## Provided information
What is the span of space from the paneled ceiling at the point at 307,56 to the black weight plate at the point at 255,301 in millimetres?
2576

---

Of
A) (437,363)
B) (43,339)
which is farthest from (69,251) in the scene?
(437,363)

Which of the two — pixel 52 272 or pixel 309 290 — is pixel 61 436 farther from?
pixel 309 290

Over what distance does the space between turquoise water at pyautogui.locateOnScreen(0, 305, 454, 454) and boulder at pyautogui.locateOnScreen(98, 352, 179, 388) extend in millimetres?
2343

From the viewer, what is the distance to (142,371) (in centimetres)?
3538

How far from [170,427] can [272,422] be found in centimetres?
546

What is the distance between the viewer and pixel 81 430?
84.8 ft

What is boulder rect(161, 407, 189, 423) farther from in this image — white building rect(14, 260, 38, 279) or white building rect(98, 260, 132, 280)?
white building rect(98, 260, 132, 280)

## What the task requires
Count the lines in the data above that contain the string "rect". Reply with the number alone.

## Solved problem
2